● **Task requirements**: Pick out every line of the entries below where "site" occurs, and copy those lines.

● **Source data**:
================

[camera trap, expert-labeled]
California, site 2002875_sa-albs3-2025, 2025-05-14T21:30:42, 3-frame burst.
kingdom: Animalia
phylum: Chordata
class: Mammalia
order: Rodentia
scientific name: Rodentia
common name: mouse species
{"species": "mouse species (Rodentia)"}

================

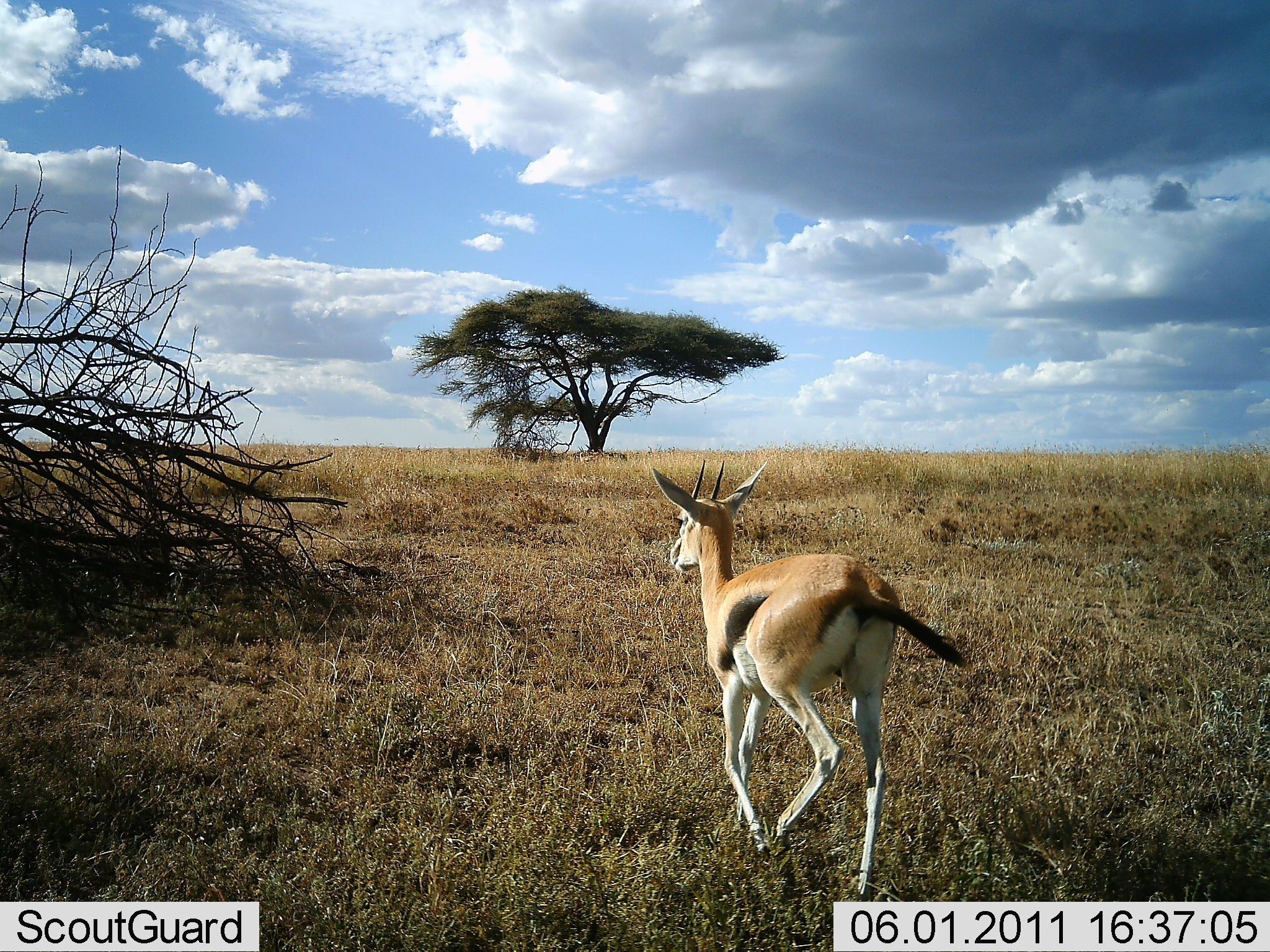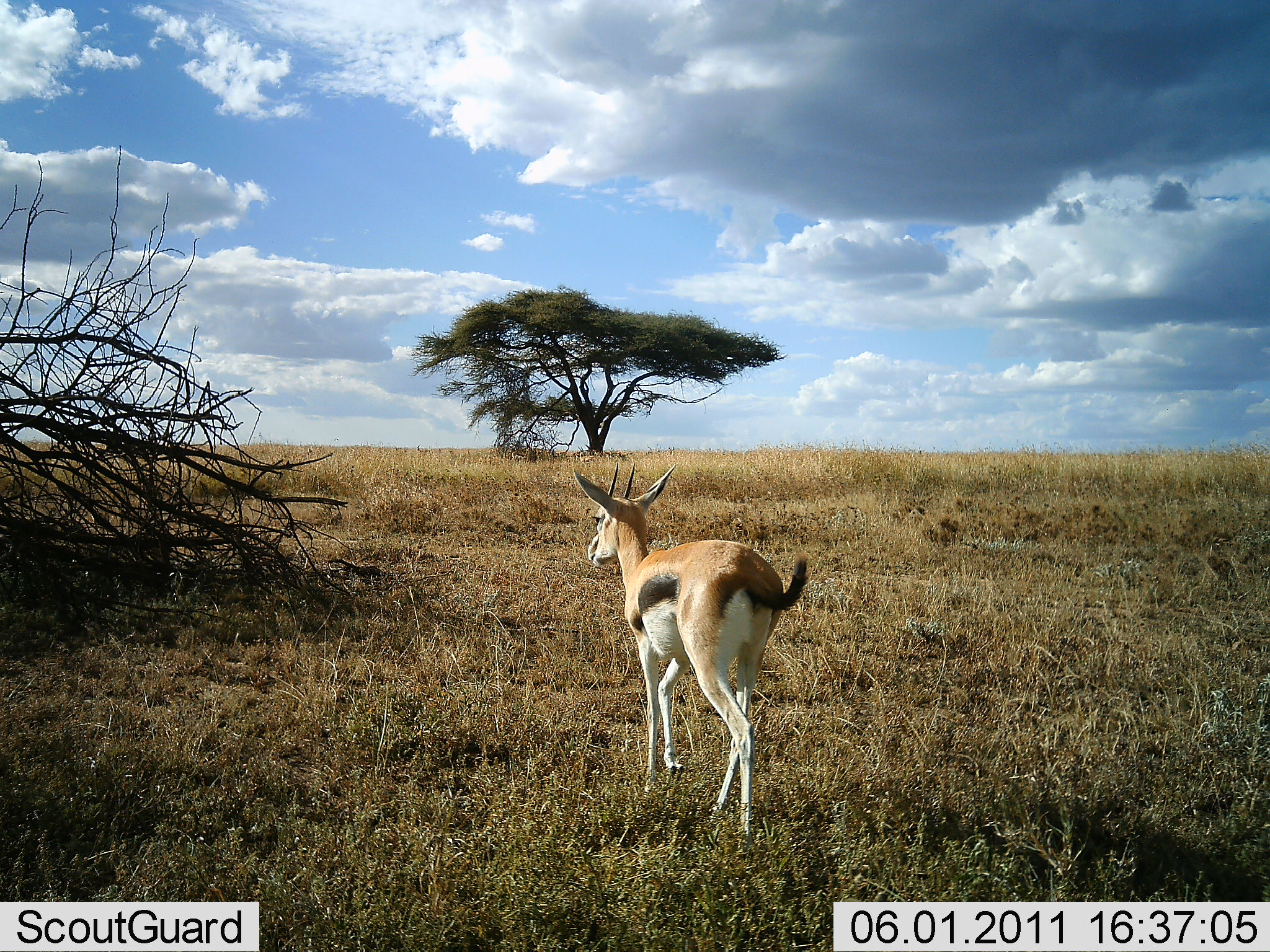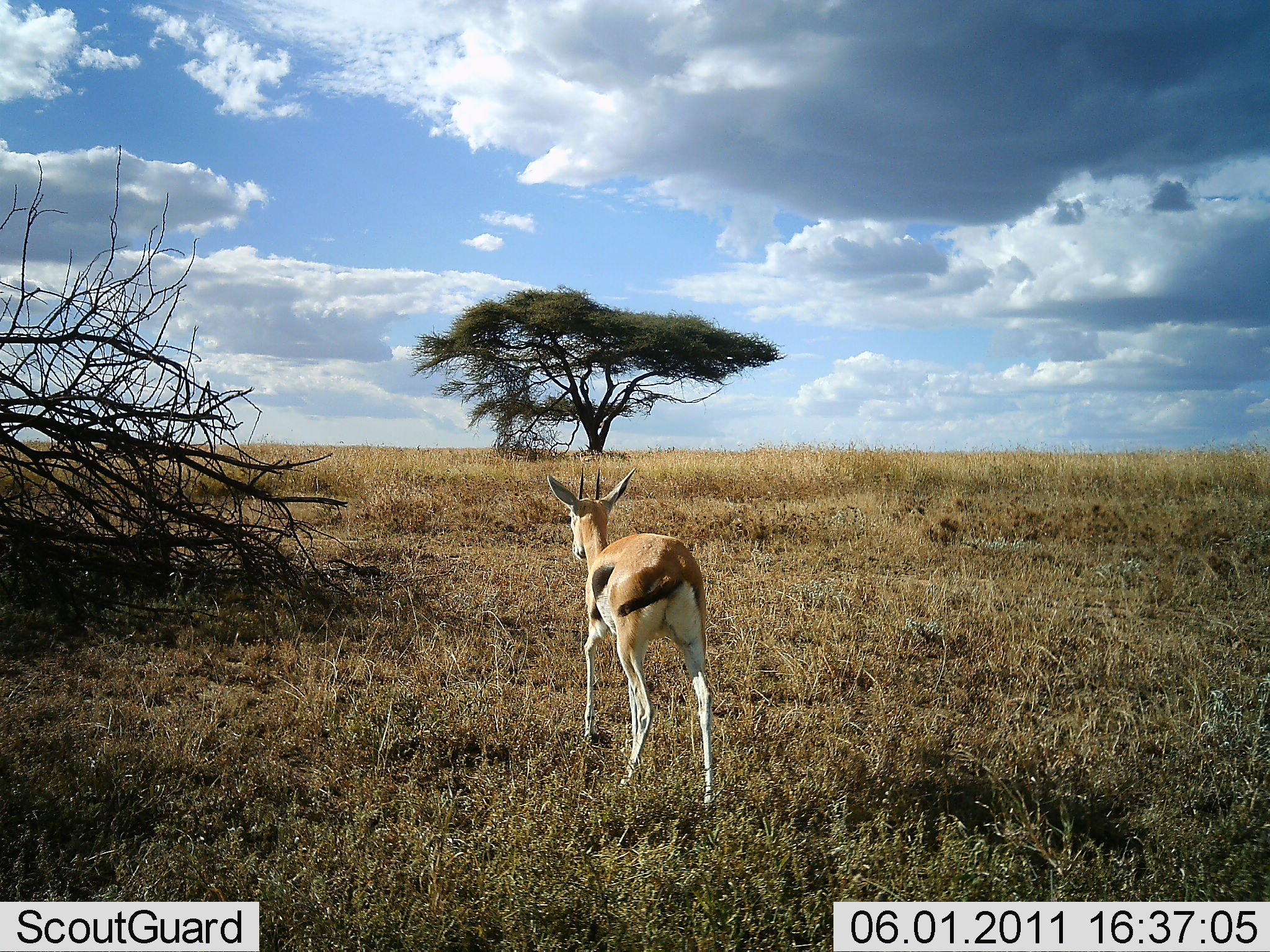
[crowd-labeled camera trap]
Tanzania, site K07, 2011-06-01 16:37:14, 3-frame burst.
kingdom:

================

● **Reply**:
California, site 2002875_sa-albs3-2025, 2025-05-14T21:30:42, 3-frame burst.
Tanzania, site K07, 2011-06-01 16:37:14, 3-frame burst.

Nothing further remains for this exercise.